I had a delicious, languorous morning sleeping in and enjoying the land. Finally it became to leave—I hoped getting out would be as easy as getting in. It was definitely a climb out, but I my main concern was the cops—I was still on edge from the previous day’s encounters. I was hoping the intersection would be empty and it would be a simple matter of merely sauntering by the police station with no worries. Ha! I rounded a corner and saw something like 50 cars where the dirt road met the main one into Dana. The intersection was fully blocked—not only by about a hundred men but also by a large police vehicle parked right where the tow roads meet. There was nothing for it but to keep going.
When I got close enough to ask someone what was going on, he told me it was a funeral. “Whew!” I thought—“Maybe I can still get through.” I asked another guy how I could most respectfully go around (there wasn’t a clear path through the throng) and he sent a little boy to guide me. There were no women there, so I was relieved to have the help—the last thing I wanted to do was bring even more attention to myself by transgressing on a ceremony. I found out later that the funeral was for a soldier who had committed suicide. Almost the entire village turned out for his funeral (men only).
In the end, the police merely looked at me and put their attention back to the funeral and I managed to walk out to the town of Al-Qadisiyya without incident.
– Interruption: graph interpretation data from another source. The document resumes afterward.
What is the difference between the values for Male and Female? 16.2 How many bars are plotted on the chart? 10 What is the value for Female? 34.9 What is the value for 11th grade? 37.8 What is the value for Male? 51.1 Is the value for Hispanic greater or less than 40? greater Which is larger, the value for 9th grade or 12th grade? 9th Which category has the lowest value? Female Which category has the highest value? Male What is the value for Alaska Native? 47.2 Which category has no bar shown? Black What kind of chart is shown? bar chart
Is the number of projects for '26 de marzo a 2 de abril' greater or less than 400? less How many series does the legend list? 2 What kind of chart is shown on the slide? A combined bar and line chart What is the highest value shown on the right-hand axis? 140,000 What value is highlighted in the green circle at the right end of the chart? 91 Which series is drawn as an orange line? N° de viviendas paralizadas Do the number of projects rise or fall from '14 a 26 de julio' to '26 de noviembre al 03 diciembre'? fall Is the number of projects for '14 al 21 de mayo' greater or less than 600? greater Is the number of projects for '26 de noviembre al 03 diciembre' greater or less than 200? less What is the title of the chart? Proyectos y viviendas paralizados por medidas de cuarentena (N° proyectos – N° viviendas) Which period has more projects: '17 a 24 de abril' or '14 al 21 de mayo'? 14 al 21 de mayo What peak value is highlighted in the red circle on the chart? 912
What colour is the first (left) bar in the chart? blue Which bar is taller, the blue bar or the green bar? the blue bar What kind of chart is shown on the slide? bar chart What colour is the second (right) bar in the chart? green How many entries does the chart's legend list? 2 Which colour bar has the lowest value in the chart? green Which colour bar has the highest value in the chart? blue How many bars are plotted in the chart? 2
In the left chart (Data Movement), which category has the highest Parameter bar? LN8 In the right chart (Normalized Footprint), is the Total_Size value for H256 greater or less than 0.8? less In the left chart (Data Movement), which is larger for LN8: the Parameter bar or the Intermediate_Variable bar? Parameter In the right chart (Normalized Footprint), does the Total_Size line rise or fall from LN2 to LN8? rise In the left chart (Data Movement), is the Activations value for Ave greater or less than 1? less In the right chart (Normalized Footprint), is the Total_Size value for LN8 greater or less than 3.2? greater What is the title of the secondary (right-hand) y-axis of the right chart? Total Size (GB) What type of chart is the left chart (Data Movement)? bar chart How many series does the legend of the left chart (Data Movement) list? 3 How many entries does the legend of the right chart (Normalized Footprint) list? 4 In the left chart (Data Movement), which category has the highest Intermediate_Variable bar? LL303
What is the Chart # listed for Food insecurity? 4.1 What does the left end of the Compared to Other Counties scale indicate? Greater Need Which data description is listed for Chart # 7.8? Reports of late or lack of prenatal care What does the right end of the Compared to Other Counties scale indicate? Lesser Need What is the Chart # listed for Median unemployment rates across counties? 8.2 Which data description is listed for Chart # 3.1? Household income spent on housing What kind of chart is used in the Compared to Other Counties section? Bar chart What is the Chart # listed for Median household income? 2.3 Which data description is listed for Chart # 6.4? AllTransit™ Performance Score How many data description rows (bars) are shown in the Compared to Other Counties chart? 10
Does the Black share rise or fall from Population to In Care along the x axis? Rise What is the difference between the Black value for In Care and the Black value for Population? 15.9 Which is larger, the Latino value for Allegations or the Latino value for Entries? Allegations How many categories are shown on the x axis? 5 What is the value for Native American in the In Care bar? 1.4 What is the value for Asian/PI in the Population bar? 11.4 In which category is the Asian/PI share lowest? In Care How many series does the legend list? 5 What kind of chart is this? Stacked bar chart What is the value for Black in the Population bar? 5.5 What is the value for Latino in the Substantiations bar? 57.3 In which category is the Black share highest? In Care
And sure enough, just a little bit of walking led me into a friendly old man who invited me to sit down and talk with him.
It turned into a bit of an event as a number of youths and children also gathered around me, asking questions, etc. (This happens often, actually.) I ate a bit of bread and cheese, hung out with them for a while (it was the heat of the day), and then walked on maybe a kilometer before getting invited into the next house by a woman getting off the bus. This was a fun house, and like in the north, I slept over night in the family room (which had couches, not cushions). Near sunset I went with the children to take photos, and though the view was nice, it was a bit too murky for good photos, so I took one of this shepherd instead:
They, like many families, had a hard time with me going out walking alone. I still managed a walk or two anyway. The next morning, as I was leaving, they actually made me stay to eat breakfast. This was a first (and much appreciated, though I wasn’t hungry). My past hosts had been really together in the evening, but always in a rush in the morning. Breakfast was usually just a cup of tea.
I took off south again and got picked up by these two laughing Buddha characters. They were hilarious, took me by the ruins of the town they were going to, and bought me a juice. The older one said he was looking for another wife as the one he currently had was old and fat—he, like all Jordanians who’d mentioned this to me, was looking for an “American” wife. (Muslims can have up to four wives, though very few ever go above two—it’s quite expensive.) This guy was over 60. I, of course, graciously declined.
They dropped me off in As-Shubak and from there I made my way with an engineer to the city of Wadi Musa, which opens on the gates of Petra.